- [ЗАДАНИЕ 1]
Ответьте по фрагменту о Набокове-преподавателе:
(a) Что Набоков приносил на лекции об «Анне Карениной»?
(b) По чьему настоянию статья профессора Симона Карлинского была исключена из книги?
(c) С чем видный ученый-славист сравнил наем крупного русского писателя для преподавания русской литературы?
- [ЗАДАНИЕ 2] Перепишите из фрагмента о Набокове-преподавателе дословно отрывок между словами «Несомненно: такая свобода» и «о слонах [423].», включая оба.

Опять же: список шедевров — и это очевидно всякому историку русской и европейской литератур — менее всего отвечал критериям строгого и оптимального подбора или вообще какому угодно литературно-педагогическому принципу. Он (список), в силу разноплановости содержания, доказывал лишь, что попавшие в него писатели не раздражают лектора, не вызывают его гнева и не провоцируют на расправу: Набоков-преподаватель подбирал компанию, с которой худо-бедно уживался Набоков-писатель. Не стану произносить термины «произвол», «вкусовщина» или что-нибудь в этом роде. Произнесу слово «свобода» — свобода составлять курс по собственному разумению и без оправдательных комментариев, касаемых персоналия, методики или пресловутой «наглядности». (Известно, что на лекции об «Анне Карениной» Набоков приносил чертежи внутреннего устройства вагона железной дороги между Москвой и Санкт-Петербургом. В других случаях это были планы комнат, где происходило действие, или планы улиц с адресами персонажей, или карты городов.)
Несомненно: такая свобода и прекрасна, и желанна, и плодотворна. Но вот факт, хорошо известный в среде американских славистов и упоминаемый в статье профессора Симона Карлинского (кстати, той самой, которая была заказана как вступление к изданию «Лекций по русской литературе» Набокова и затем по настоянию жены писателя, Веры Набоковой, исключена из книги). Однажды Набоков рассматривался в качестве одного из возможных претендентов на должность профессора в крупнейший университет Восточного побережья. Во время обсуждения его кандидатуры видный ученый-славист русского происхождения (хотя С. Карлинский не сообщает имени и координат, речь идет, насколько я знаю, о Гарвардском университете и Романе Якобсоне) возразил, выдвинув следующий довод: нельзя нанимать крупного русского писателя преподавать русскую литературу, подобно тому как не приглашают слона читать курс о слонах [423].

- [ИСХОДНЫЙ МАТЕРИАЛ]
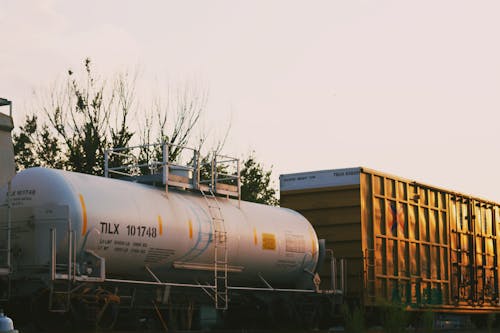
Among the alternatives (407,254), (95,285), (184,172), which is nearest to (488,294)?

- [РЕШЕНИЕ 1]
(a) Чертежи внутреннего устройства вагона железной дороги между Москвой и Санкт-Петербургом.
(b) По настоянию Веры Набоковой, жены писателя.
(c) С приглашением слона читать курс о слонах.

- [РЕШЕНИЕ 2]
Несомненно: такая свобода и прекрасна, и желанна, и плодотворна. Но вот факт, хорошо известный в среде американских славистов и упоминаемый в статье профессора Симона Карлинского (кстати, той самой, которая была заказана как вступление к изданию «Лекций по русской литературе» Набокова и затем по настоянию жены писателя, Веры Набоковой, исключена из книги). Однажды Набоков рассматривался в качестве одного из возможных претендентов на должность профессора в крупнейший университет Восточного побережья. Во время обсуждения его кандидатуры видный ученый-славист русского происхождения (хотя С. Карлинский не сообщает имени и координат, речь идет, насколько я знаю, о Гарвардском университете и Романе Якобсоне) возразил, выдвинув следующий довод: нельзя нанимать крупного русского писателя преподавать русскую литературу, подобно тому как не приглашают слона читать курс о слонах [423].